Task instructions:
Find the lines below that include the word "split" and state how many there are, adding nothing.

━━━━━ Records shown

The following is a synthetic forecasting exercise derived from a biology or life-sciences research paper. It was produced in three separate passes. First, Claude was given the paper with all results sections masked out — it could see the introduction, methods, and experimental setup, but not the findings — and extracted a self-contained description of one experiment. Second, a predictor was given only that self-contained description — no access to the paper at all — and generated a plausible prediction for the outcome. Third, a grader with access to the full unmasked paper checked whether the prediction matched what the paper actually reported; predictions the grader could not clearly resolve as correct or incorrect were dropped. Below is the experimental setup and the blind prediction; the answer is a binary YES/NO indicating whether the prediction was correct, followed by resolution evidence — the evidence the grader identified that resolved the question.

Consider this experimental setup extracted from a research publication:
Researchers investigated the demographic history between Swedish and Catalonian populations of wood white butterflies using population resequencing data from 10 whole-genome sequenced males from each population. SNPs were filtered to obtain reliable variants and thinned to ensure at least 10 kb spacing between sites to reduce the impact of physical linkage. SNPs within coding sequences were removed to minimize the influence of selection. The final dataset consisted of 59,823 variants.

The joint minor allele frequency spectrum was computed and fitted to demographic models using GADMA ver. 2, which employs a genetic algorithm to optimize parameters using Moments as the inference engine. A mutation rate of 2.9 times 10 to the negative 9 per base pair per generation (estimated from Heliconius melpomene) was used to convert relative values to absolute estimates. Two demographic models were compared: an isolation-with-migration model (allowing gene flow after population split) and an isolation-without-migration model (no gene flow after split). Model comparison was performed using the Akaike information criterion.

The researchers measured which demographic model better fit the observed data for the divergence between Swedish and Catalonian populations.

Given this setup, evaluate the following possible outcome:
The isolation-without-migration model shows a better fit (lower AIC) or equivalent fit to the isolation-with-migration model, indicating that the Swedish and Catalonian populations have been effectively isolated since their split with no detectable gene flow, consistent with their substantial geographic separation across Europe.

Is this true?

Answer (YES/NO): NO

━━━━━━━━━━

Solution for this task:
2